Karena banyak berjalan, maka Voong Phuc Niep mengetahui setiap… batu dan lapangan rumput di garis perbatasan. Pada tahun 1983, setelah menjadi kepala koperasi, lalu menjadi kepala dukuh maka tanggung-jawabnya yang baru ini semakin membuat dia lebih bersemangat dengan tugas menjaga garis perbatasan. Dia datang ke setiap keluarga untuk menggerakkan warga bahwa tugas menjaga garis perbatasan bukanlah tugas tentara perbatasan saja, tapi setiap warga dukuh Ngan Phe juga harus adalah seorang tentara perbatasan.

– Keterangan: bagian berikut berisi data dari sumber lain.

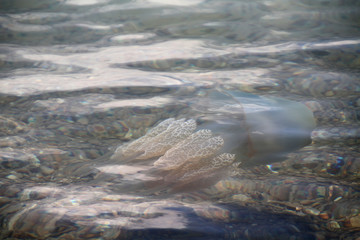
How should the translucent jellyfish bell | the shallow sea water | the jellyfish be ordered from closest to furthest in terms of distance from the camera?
the shallow sea water, the jellyfish, the translucent jellyfish bell

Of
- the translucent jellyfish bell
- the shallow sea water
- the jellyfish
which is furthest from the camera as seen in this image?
the translucent jellyfish bell

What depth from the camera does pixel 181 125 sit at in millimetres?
2064

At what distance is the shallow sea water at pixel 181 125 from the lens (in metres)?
1.48

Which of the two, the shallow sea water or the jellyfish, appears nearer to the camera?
the shallow sea water

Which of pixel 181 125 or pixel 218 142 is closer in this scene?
pixel 218 142

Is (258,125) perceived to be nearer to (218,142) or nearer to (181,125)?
(218,142)

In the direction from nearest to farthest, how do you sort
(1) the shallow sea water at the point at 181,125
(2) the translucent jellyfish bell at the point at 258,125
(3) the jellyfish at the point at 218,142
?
(1) the shallow sea water at the point at 181,125
(3) the jellyfish at the point at 218,142
(2) the translucent jellyfish bell at the point at 258,125

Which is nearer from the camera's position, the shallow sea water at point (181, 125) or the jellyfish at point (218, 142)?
the shallow sea water at point (181, 125)

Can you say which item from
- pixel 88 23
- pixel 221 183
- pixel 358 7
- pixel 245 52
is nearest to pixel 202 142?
pixel 221 183

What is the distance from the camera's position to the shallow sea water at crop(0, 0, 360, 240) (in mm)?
1476

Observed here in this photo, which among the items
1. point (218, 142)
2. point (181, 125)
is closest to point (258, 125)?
point (218, 142)

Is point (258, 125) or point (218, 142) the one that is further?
point (258, 125)

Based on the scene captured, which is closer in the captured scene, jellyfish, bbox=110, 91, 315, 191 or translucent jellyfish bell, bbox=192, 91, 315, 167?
jellyfish, bbox=110, 91, 315, 191


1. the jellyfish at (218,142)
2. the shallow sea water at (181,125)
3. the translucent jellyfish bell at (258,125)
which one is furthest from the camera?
the translucent jellyfish bell at (258,125)
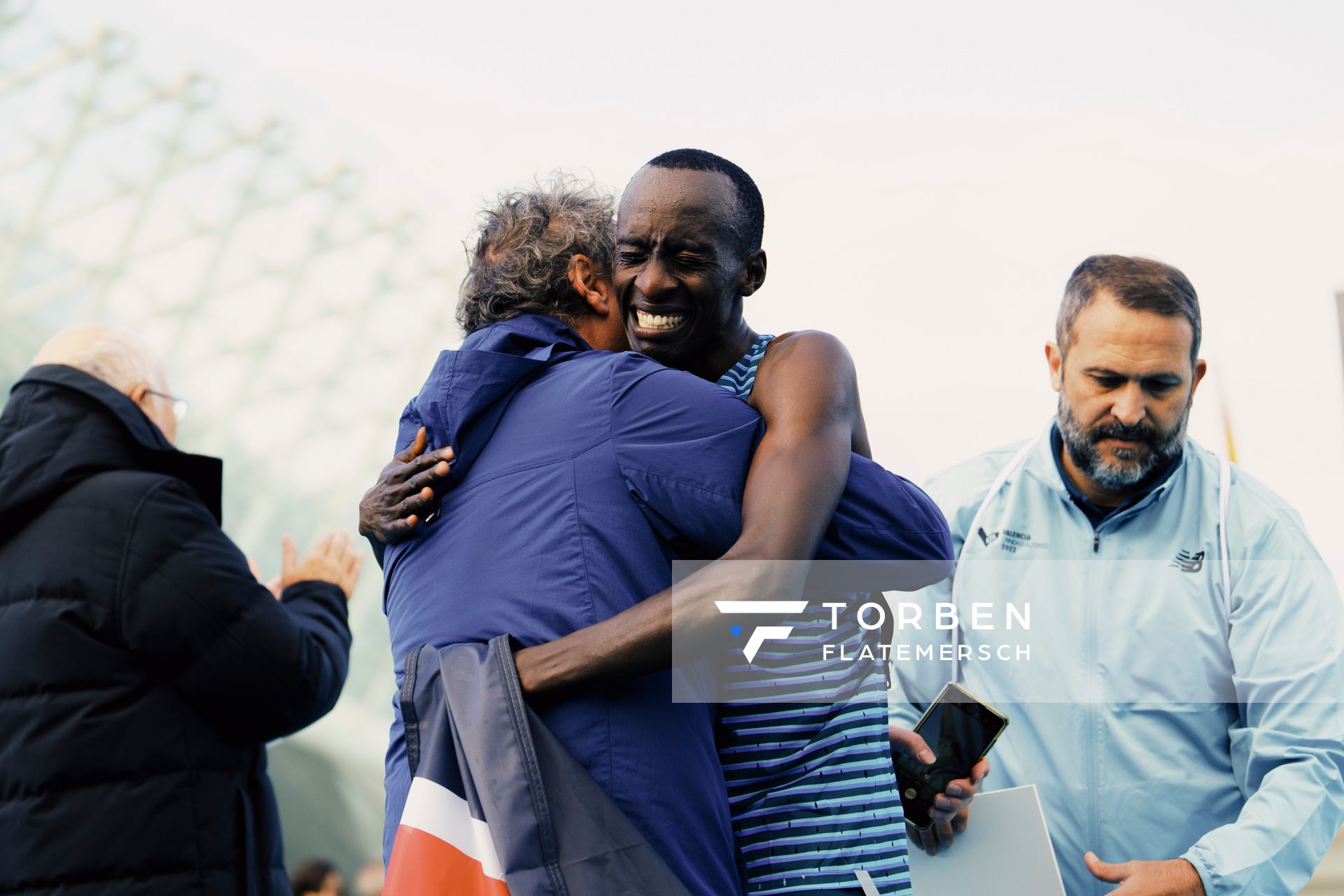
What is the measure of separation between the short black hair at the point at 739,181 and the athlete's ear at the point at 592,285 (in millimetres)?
248

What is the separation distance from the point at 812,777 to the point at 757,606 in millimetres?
420

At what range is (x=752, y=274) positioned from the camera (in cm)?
264

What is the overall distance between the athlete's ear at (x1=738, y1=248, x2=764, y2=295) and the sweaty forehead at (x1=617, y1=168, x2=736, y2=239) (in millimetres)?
114

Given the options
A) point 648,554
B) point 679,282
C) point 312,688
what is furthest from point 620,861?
point 312,688

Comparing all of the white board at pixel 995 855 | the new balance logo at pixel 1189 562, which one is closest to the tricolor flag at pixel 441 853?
the white board at pixel 995 855

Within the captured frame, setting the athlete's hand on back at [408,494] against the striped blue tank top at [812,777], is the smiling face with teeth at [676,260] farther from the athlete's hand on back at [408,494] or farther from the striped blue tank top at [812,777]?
the striped blue tank top at [812,777]

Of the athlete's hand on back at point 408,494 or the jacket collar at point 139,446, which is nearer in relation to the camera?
the athlete's hand on back at point 408,494

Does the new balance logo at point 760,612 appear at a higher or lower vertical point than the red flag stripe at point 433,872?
higher

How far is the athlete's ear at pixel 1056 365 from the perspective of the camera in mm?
3896

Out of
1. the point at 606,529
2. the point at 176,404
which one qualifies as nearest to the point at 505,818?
the point at 606,529

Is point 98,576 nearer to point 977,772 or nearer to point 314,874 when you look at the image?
Result: point 977,772

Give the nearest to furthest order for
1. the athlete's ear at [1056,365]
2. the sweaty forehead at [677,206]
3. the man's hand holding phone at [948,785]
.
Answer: the sweaty forehead at [677,206]
the man's hand holding phone at [948,785]
the athlete's ear at [1056,365]

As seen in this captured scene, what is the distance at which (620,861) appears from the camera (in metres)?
1.82

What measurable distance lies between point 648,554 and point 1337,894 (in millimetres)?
15141
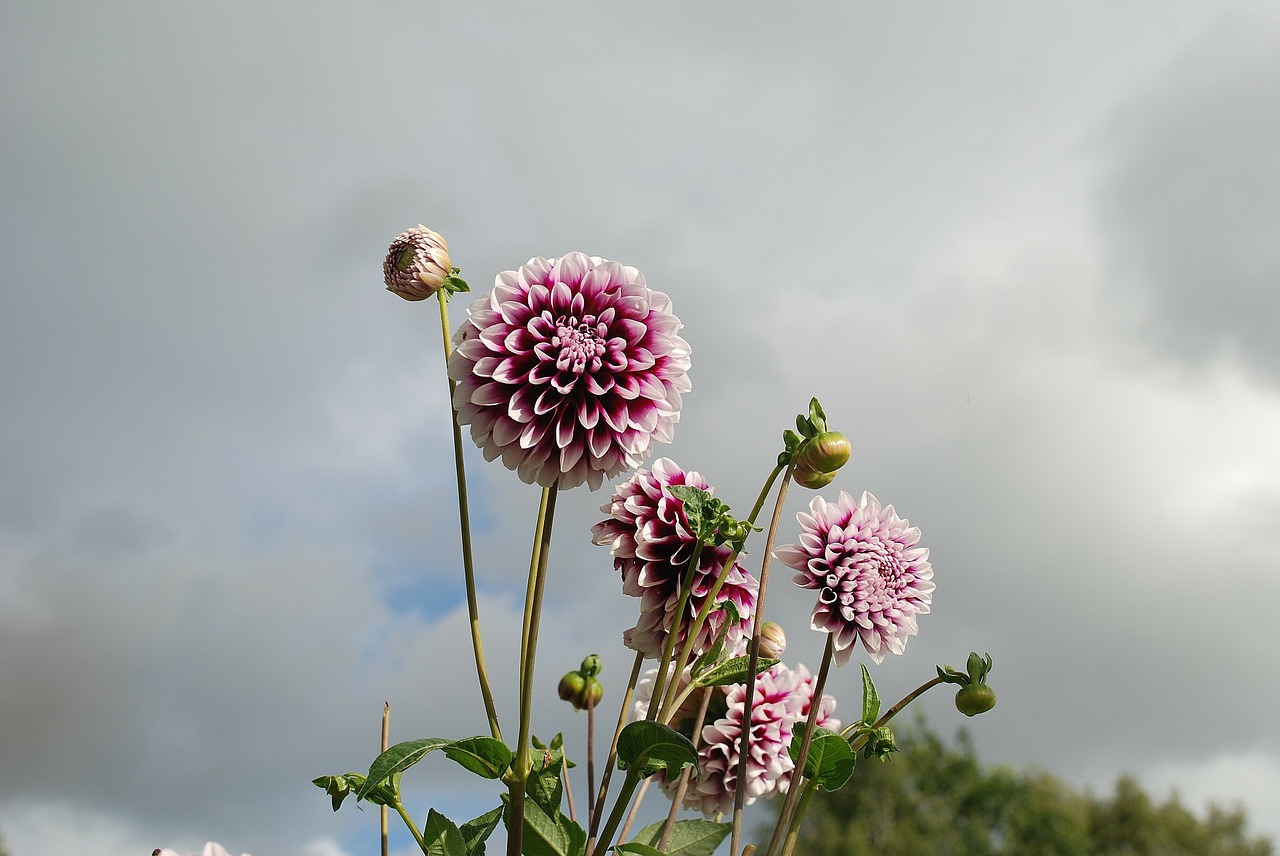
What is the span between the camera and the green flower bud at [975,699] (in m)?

Ada jalan baru, maka mobilitas ke tonggak perbatasan juga lebih mudah. Dukuh Ngan Phe dewasa ini juga mengalami banyak perubahan. Karena adanya hutan pohon lawang dan pohon cemara, maka warga dukuh telah mendapat kehidupan cukup sandang, cukup pangan, anak-anak punya sepeda dan baju baru untuk pergi ke sekolah, lebih dari separo rumah sementara telah diganti dengan rumah bersusun yang megah. Cara hidup berbudaya, menghapuskan adat istiadat terbelakang, dengan sukarela menyumbangkan lahan, tenaga dan uang untuk membangun jalan-jalan baru, maka semua perubahan dalam pemahaman warga dukuh ini sebagian tidak kecil tenaga dari kepala dukuh, pejabat yang berprestise Voong Phuc Niep. Letnan Satu Bui Xuan Hoa, petugas sosialisasi dari pos perbatasan Hoanh Mo memberitahukan: “Voong Phuc Niep sangat hangat dan bersemangat dalam pekerjaan dan bertanggung-jawab. Warga dukuh sangat mendukung dan percaya pada dia. Dia telah mendapat pujian dari pimpinan kecamatan dan instansi-instansi pada setiap tahun”.
Bersama dengan Voong Phuc Niep berangkat melakukan patroli di garis perbatasan, di belakang punggung kami dukuh Ngan Phe berangsur-angsur menjadi kecil dan berbaur pada warga hijau hutan. Ketika ditanya sampai kapan bapak meneruskan pekerjaan “tanpa gaji” ini, dia menyatakan bahwa sampai saya tidak sehat dan tidak bisa berjalan lagi, tapi akan ada anak dan cucu saya akan meneruskan tugas ini, bersedia menjaga garis perbatasan dan tonggak perbatasan.